Everybody taking shit about Seagate here. Meanwhile I've never had a hard drive die on me. Eventually the capacity just became too little to keep around and I got bigger ones.

Oldest I'm using right now is a decade old, Seagate. Actually, all the HDDs are Seagate. The SSDs are Samsung. Granted, my OS is on an SSD, as well as my most used things, so the HDDs don't actually get hit all that much.

[–] Trainguyrom@reddthat.com 14 points 1 week ago (7 children)

Seagate had some bad luck with their 3TB drives about 15 years ago now if memory serves me correctly.

Since then Western Digital (the only other remaining HDD manufacturer) pulled some shenanigans with not correctly labeling different technologies in use on their NAS drives that directly impacted their practicality and performance in NAS applications (the performance issues were particularly agregious when used in a zfs pool)

So basically pick your poison.
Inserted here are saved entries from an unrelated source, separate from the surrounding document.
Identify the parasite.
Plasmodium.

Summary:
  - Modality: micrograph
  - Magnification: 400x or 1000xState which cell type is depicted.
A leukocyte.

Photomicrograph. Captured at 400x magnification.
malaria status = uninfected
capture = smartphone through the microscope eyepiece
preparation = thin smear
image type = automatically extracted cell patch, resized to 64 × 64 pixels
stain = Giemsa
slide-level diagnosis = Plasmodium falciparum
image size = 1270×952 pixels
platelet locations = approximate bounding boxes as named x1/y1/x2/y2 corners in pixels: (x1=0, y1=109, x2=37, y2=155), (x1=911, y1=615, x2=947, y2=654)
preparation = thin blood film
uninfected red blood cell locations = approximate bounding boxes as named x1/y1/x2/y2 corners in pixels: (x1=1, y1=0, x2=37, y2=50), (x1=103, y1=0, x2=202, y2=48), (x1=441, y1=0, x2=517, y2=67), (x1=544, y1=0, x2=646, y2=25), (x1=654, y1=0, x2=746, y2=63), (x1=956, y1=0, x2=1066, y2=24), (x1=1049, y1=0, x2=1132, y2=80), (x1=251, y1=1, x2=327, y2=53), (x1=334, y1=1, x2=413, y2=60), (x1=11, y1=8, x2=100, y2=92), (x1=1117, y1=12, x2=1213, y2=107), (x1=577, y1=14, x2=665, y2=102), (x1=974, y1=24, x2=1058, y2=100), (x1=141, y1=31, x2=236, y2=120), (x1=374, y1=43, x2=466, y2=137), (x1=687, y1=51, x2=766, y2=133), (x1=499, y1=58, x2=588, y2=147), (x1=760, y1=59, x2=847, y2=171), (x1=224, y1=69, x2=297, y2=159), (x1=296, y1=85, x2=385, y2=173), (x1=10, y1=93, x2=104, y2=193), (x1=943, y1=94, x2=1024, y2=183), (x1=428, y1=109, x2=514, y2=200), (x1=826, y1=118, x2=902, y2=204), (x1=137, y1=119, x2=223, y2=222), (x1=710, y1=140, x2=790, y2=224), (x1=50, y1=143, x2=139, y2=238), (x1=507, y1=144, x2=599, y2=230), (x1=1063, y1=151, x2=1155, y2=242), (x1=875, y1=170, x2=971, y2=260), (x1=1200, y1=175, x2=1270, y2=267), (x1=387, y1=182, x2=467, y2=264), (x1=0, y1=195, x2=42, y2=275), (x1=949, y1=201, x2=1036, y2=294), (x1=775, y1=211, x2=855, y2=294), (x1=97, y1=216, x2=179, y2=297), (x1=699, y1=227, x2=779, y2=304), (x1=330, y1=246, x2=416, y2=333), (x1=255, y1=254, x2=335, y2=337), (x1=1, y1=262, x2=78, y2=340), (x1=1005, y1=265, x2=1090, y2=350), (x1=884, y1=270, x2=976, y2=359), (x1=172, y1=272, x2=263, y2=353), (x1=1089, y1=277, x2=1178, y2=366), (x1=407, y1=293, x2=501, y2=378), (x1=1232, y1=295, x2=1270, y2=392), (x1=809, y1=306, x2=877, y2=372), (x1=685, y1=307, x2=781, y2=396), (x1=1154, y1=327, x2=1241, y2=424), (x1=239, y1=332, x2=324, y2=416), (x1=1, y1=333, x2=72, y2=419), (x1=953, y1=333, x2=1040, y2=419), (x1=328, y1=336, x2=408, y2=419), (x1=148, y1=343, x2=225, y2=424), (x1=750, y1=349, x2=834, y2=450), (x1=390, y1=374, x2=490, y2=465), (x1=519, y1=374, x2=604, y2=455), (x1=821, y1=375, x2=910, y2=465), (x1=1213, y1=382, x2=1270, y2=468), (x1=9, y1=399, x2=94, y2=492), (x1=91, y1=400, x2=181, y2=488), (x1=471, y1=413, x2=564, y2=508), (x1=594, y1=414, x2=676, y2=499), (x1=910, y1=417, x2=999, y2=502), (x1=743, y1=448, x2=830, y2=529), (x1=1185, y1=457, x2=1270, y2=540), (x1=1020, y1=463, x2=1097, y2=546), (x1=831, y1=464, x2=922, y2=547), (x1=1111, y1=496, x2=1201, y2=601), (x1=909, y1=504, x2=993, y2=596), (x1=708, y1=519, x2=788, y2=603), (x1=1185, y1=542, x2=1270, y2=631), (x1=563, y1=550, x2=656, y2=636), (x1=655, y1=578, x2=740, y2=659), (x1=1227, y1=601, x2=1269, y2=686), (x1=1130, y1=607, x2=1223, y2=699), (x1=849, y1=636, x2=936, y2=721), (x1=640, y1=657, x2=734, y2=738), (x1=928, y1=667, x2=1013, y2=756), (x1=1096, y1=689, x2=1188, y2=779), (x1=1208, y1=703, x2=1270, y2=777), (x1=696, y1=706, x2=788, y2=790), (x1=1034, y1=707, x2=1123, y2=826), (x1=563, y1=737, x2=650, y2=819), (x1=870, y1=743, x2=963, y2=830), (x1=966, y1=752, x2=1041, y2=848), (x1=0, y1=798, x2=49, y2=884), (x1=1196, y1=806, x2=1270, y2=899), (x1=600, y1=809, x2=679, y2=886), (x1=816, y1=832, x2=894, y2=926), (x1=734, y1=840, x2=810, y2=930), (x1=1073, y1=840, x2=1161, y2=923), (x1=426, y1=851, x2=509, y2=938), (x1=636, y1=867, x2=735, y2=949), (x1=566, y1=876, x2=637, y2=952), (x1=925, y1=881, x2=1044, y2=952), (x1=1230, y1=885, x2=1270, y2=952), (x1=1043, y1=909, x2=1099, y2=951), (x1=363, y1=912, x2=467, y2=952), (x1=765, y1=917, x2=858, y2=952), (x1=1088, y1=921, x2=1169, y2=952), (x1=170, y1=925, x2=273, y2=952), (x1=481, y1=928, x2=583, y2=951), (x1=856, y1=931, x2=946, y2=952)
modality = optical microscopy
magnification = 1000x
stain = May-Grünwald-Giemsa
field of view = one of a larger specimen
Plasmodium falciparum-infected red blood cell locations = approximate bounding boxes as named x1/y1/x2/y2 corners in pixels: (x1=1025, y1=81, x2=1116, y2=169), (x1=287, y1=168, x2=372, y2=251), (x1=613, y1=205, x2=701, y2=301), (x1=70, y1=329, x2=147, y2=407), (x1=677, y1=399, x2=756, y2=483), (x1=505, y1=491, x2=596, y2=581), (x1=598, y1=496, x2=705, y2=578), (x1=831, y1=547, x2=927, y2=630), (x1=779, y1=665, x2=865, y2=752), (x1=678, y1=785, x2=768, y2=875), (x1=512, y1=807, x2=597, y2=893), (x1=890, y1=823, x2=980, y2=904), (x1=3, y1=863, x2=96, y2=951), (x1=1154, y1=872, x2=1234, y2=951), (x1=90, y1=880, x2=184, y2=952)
Hard to predict which of the duopoly will do something unworthy of trusting your data upon, so uh..check your backups I guess?

[–] Appoxo@lemmy.dbzer0.com 4 points 1 week ago (2 children)

Had good impressions and experiences with Toshiba drives. Chugged along quiet nicely.

[–] kalleboo@lemmy.world 2 points 1 week ago* (last edited 1 week ago)

Yeah our file server has 17 Toshiba drives in the 10/14 TiB sizes ranging from 2-4 years of power-on age and zero failures so far (touch wood).

Of our 6 Seagate drives (10 TiB), 3 of them died in the 2-4 year age range, but one is still alive 6 years later.

We're in Japan and Toshiba is by far the cheapest here (and have the best support - they have advance replacement on regular NAS drives whereas Seagate takes 2 weeks replacement to ship to and from a support center in China!) so we'll continue buying them.